→ **Extract to read**

By Omer Shatz
The case against Khaled Mohamed Ali El-Hishri, currently pending at the International Criminal Court, is one of the most significant cases concerning the rights of migrating people in recent years. Over the last decade, more than 150,000 civilians have been abducted at sea, forcibly transferred to and detained in Libya, where they were subjected to heinous crimes – some of which were committed by the prison commander El-Hishri. And yet, many of those responsible for these crimes are not and likely never will be on trial before the court. In his op-ed, Omer Shatz, one of the victims’ defendants, argues that the International Criminal Court helps shield the European Union from accountability.
It was a particularly sunny day in Courtroom 1 of the International Criminal Court (ICC) in The Hague when the first trial in history concerning crimes against humanity committed against refugees began. Everyone seemed to be in good spirits. The Prosecutor called the case against El-Hishri a huge milestone. Judge Iulia Motoc, in one of her many social-media posts, also spoke of a huge milestone. Lawyers, NGOs, and journalists crowded into the cafeteria, held press conferences, and agreed that this was, indeed, a huge milestone.

I, too, should have been pleased. Seven years after I co-submitted to the Prosecutor the first case concerning crimes against humanity committed against refugees on the Central Mediterranean route, the first such trial had finally opened. The cases I and my organization front-LEX co-submitted in 2019 and 2025 [crimesagainsthumanity.eu] exposed actors beyond the usual suspects – the Libyan executors – namely the policymakers who designed the policies, the politicians who initiated the campaign, and the bureaucrats who developed the required legal, financial, and operational frameworks under the aegis of an unprecedented apparatus of power, composed of no less than 28 European countries in addition to the EU’s own institutions. In 2023, the UN corroborated my allegations (FFM press conference/final report at 22:40 > 24:37), finding that, for the first time since the Nuremberg trials, European officials are participating in these crimes.
Deconstructing this joint criminal enterprise enabled the identification of the principal authors of the crimes. This is a mandatory task since the ICC was established to prosecute those most responsible: superiors, not subordinates; high-level politicians, bureaucrats, and commanders, not low-level militiamen, functionaries, or soldiers. Yet these senior actors were completely absent from the written indictment on which the El-Hishri hearings were based. The Prosecutor did not mention them in her oral pleadings. Judge Motoc remained silent on both Facebook and LinkedIn. The Defendant’s lawyers refrained from using what would have been a rather good line of defence. Even the so-called victims’ lawyer did not dare to explicitly name the large animal standing, calmly and expensively, in Courtroom number 1.
But that is not why I could not be pleased. I could not join the party because I was not allowed to perform my job: representing my client, Meryam, as an attorney in this case’s pre-trial hearings. Meryam is a young woman from West Africa who was abducted from her home and brought to Libya, and had never dreamed of migrating anywhere. In twenty years of lawyering, I have represented hundreds of victims of international crimes, and I have never heard a story marked by such sadism as Meryam’s.

→ **Task statement**
Continue the op-ed about the El-Hishri case at the International Criminal Court, starting right after its last sentence.

→ **Dataset excerpts**

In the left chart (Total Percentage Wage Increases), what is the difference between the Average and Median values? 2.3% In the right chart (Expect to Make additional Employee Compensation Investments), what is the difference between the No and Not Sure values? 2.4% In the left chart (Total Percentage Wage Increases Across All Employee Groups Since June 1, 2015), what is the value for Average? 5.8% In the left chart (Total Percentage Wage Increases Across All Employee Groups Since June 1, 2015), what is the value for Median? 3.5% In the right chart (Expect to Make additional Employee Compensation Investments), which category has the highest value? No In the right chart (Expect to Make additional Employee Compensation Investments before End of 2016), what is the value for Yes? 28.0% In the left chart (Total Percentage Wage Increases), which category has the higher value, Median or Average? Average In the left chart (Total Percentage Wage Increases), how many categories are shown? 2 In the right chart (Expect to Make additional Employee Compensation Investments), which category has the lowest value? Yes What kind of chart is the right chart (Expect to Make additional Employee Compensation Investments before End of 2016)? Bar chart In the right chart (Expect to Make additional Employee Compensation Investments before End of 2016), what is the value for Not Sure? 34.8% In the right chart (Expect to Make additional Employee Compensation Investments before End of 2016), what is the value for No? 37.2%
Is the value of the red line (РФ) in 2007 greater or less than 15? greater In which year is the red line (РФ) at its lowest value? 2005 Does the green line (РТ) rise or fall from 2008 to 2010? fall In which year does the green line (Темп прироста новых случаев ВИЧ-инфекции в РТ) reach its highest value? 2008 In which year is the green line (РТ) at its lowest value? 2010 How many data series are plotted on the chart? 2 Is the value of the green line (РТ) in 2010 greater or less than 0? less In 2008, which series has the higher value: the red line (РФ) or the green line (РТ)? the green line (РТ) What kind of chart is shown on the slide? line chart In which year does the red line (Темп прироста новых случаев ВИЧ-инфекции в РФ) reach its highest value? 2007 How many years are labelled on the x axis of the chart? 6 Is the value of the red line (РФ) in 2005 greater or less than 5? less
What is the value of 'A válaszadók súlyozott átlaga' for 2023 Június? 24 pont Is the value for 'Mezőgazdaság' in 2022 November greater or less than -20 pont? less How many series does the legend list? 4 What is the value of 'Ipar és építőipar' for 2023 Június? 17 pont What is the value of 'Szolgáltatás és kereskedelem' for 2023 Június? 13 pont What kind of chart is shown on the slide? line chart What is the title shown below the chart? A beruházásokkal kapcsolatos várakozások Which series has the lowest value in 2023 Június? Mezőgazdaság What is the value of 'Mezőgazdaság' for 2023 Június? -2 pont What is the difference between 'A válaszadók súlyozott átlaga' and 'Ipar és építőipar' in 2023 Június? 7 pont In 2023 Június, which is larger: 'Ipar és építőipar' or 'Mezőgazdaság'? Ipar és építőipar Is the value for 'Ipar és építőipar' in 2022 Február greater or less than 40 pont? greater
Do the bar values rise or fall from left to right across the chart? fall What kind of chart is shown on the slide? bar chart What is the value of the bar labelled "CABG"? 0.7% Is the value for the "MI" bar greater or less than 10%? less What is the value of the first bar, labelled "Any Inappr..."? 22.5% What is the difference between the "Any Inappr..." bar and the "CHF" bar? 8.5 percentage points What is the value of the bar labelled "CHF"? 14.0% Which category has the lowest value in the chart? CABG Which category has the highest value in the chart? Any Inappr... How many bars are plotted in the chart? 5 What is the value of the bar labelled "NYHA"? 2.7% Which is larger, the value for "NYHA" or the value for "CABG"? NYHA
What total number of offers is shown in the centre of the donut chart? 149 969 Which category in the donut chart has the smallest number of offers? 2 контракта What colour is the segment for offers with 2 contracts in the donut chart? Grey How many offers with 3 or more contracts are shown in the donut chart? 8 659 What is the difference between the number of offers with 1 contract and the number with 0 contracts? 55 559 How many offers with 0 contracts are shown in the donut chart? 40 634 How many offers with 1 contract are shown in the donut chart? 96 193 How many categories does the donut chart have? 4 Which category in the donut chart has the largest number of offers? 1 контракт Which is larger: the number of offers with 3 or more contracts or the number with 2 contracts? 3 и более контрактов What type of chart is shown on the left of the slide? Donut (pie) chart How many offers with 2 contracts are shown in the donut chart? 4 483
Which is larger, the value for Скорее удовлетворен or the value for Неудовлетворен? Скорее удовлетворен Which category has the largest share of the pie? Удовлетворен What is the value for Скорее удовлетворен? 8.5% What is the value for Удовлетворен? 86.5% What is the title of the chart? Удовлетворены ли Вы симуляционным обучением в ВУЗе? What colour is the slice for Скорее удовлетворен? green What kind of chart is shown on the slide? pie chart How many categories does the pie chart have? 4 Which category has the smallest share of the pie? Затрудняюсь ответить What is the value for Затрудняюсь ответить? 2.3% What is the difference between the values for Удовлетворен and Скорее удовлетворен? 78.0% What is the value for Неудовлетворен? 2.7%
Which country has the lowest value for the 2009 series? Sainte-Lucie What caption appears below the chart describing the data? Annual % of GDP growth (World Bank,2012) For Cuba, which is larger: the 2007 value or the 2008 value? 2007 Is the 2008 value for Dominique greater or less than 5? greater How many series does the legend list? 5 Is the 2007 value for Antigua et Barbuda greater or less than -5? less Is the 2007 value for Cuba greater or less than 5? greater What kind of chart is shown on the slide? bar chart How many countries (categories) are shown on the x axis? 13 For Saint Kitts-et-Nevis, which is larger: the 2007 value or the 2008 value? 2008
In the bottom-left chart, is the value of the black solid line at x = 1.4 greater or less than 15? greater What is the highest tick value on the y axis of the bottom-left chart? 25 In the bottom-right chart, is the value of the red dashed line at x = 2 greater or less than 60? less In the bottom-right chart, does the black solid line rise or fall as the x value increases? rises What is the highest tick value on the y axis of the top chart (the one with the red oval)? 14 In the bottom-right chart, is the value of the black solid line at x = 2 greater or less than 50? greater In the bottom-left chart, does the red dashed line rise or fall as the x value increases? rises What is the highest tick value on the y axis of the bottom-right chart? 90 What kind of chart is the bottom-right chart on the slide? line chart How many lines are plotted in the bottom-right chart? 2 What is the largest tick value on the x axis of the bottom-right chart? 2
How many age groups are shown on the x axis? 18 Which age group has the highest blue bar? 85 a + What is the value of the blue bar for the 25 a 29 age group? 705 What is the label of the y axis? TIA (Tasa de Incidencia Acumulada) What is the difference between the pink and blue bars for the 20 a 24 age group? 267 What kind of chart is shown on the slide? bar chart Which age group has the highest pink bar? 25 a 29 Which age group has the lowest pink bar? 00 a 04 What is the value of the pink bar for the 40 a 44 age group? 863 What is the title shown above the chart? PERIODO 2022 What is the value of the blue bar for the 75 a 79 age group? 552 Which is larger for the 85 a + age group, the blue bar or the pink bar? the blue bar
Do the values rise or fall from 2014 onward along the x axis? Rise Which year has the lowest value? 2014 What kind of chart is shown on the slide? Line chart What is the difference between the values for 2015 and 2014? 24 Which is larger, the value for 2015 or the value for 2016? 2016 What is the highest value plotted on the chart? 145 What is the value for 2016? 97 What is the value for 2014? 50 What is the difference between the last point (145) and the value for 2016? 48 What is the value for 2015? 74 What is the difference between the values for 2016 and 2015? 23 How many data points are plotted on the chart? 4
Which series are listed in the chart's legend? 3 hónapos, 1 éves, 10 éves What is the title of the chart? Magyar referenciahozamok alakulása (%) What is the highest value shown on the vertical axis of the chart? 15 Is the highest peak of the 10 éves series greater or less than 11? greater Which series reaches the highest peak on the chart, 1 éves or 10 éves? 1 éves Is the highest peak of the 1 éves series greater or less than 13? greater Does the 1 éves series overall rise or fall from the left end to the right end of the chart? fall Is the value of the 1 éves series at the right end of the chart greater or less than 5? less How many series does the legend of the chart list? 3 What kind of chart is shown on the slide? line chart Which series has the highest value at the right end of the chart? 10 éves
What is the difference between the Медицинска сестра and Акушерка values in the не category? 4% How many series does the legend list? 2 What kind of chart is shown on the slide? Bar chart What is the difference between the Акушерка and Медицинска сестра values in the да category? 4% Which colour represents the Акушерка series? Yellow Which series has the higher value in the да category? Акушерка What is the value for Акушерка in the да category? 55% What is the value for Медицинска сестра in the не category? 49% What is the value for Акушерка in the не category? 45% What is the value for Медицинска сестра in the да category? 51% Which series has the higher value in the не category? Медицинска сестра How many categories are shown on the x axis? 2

→ **Reply**
I could not represent Meryam because the Court had refused to permit designated lawyers to represent victims in the proceedings against their victimizer. Victims’ participation equates to their legal representation, and without representation, there is no participation. One should not accept a judicial institution abusing its power to exclude those whose suffering it had gathered to adjudicate.
Thus, once the refugees’ lawyers were deported from the Courtroom to the cafeteria, I found myself hastily drafting a request to appeal the Court’s baseless decision.

In front of the ICC in The Hague during the Hearings
When Meryam’s case was referred to me, I knew she was a victim of Al-Masri, a Libyan militiaman who raped and abused her. Al-Masri was arrested in Italy pursuant to an ICC arrest warrant. But instead of surrendering him to The Hague, the Italian government released him and smuggled him back to his country as a free man. In response, I submitted an ICC case against the Italian Prime Minister and two ministers in her government for obstruction of justice. That case concerns European, not African suspects, and hence, like the case against the elephant in Courtroom number 1, is still sitting on the Prosecutor’s desk, like a potted plant waiting to be watered.
After El-Hishri, another Libyan militiaman, was arrested in Germany and this time surrendered to The Hague, I gave up my Christmas holiday and travelled to meet Meryam. I had an intuition that she might also know El-Hishri. Little did I know. When I showed Meryam El-Hishri’s photograph, she collapsed. After she recovered, it became clear that Al-Masri’s acts paled in comparison with the sexual abuse she had suffered at the hands of El-Hishri. The violence was so extreme that her only friend during those months of rape and torture died in her arms due to the abuse. To this day, Meryam, a victim of sexual and gender-based violence, remains under medical and psychological treatment in her European country of asylum.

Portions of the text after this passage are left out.